In the first six months of the financial year ended 30 September 2024, Richemont demonstrated sustained resilience, against a challenging macroeconomic and geopolitical backdrop, supported by ongoing investment in the distribution and manufacturing capacities.

Benefitting from the Group’s balanced geographic mix and continued strength at the Jewellery Maisons, sales from continuing operations were stable at constant exchange rates (-1% at actual exchange rates) at € 10.1 billion. Operating profit from continuing operations came in at € 2.2 billion, down 12% at constant exchange rates (-17% at actual exchange rates), largely reflecting the impact of the decline in sales at the Specialist Watchmakers, a slight gross margin erosion and ongoing investments for the Maisons’ long-term growth.

The Group recorded very solid sales progress in most regions, led by the Americas and Japan in value, which grew 10% and 32% respectively at actual exchange rates. Both Europe and Middle East & Africa also posted robust growth. The Group’s balanced regional mix, building on several growth engines, contributed to offsetting the 19% decrease in Asia Pacific sales, led by China. Direct to client sales rose further, now representing 76% of Group sales.
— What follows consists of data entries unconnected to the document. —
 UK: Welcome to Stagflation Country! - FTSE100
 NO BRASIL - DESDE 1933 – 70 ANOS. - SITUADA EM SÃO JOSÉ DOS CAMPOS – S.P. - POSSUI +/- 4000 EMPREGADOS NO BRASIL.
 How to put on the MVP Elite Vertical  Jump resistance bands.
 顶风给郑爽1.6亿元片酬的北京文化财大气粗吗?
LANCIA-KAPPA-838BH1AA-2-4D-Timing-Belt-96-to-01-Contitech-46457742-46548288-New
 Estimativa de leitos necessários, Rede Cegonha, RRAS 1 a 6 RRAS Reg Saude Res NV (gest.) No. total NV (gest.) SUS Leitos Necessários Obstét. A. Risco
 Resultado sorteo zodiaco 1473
With 2% sales growth overall (+4% at constant exchange rates), the Jewellery Maisons, Buccellati, Cartier and Van Cleef & Arpels, continued to show strength and gain share. Limited price increases over recent months were not sufficient to fully offset raw material cost increases, notably that of gold. The Jewellery Maisons nonetheless delivered a € 2.3 billion operating result and a corresponding 32.9% operating margin.
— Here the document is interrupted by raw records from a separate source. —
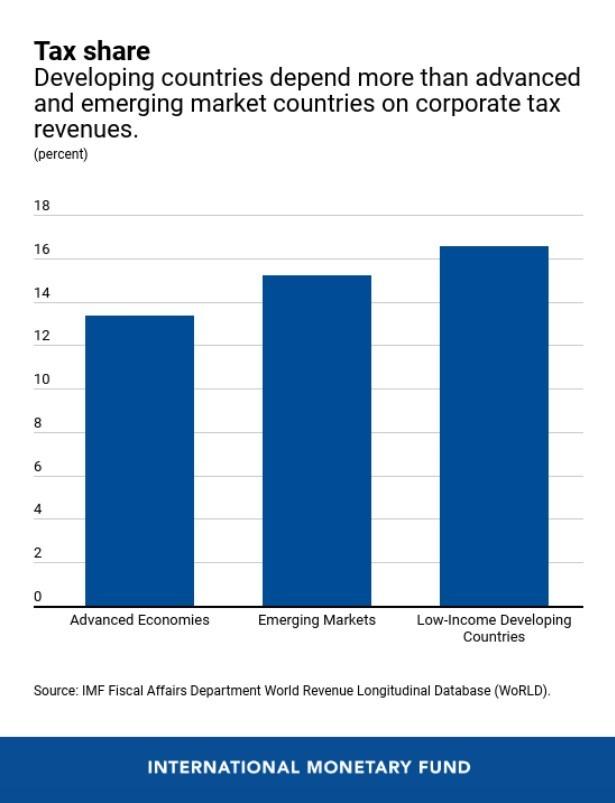 (圖自: IMF)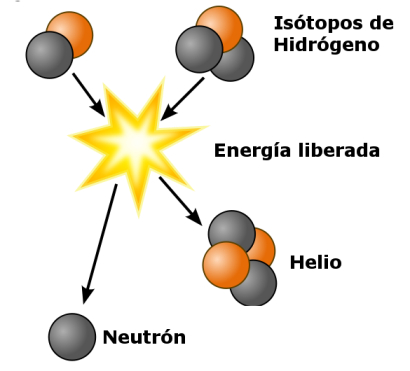 Fusión de dos átomos de hidrógeno para formar uno de helio. Los protones (rojo) se fusionan para formar nuevos átomos, con la liberación de neutrones (negro) y (mucha) energía. Los electrones no se muestran por simplicidad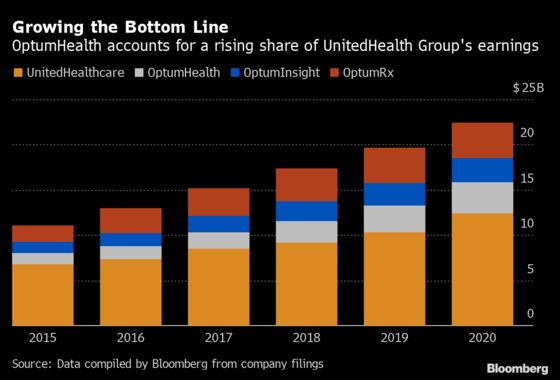 UnitedHealth Chases 10,000 More Doctors for Biggest U.S. Network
Looking back at the first half of the fiscal year, the Specialist Watchmakers Maisons were affected in different ways, influenced by their regional exposure and product mix. Largely reflecting their significant exposure to the Asia Pacific region, the Specialist Watchmakers recorded a 17% year-on-year sales decline (-16% at constant exchange rates) to € 1.7 billion. As a consequence of lower sales on fixed operating costs and a strong Swiss franc, operating result amounted to € 160 million, corresponding to a 9.7% operating margin.

Sales in the Other business area increased by 4% at both actual and constant exchange rates. Sales by the Fashion & Accessories Maisons were 2% higher than the prior-year period, driven by Alaïa’s and Peter Millar’s continued outperformance. Overall, the Other business area recorded a € 52 million operating loss, € 23 million of which for the Fashion & Accessories Maisons.

At Group level, operating profit from continuing operations was also significantly impacted by negative foreign exchange movements, but still delivered a 21.9% operating margin. Profit for the period from continuing operations decreased to € 1.7 billion. The € 1.3 billion loss from discontinued operations reflected the combined result of Yoox Net-A-Porter (YNAP) for the six-month period and the € 1.2 billion non-cash write-down on the revaluation of YNAP’s net assets, classified as “held for sale”, to its fair value, following the agreement signed with Mytheresa in October. Importantly, amidst ongoing macro uncertainty, the net cash position remained solid at € 6.1 billion on 30 September 2024. This excludes YNAP’s net cash position of € 0.1 billion, presented as assets and liabilities of disposal group held for sale.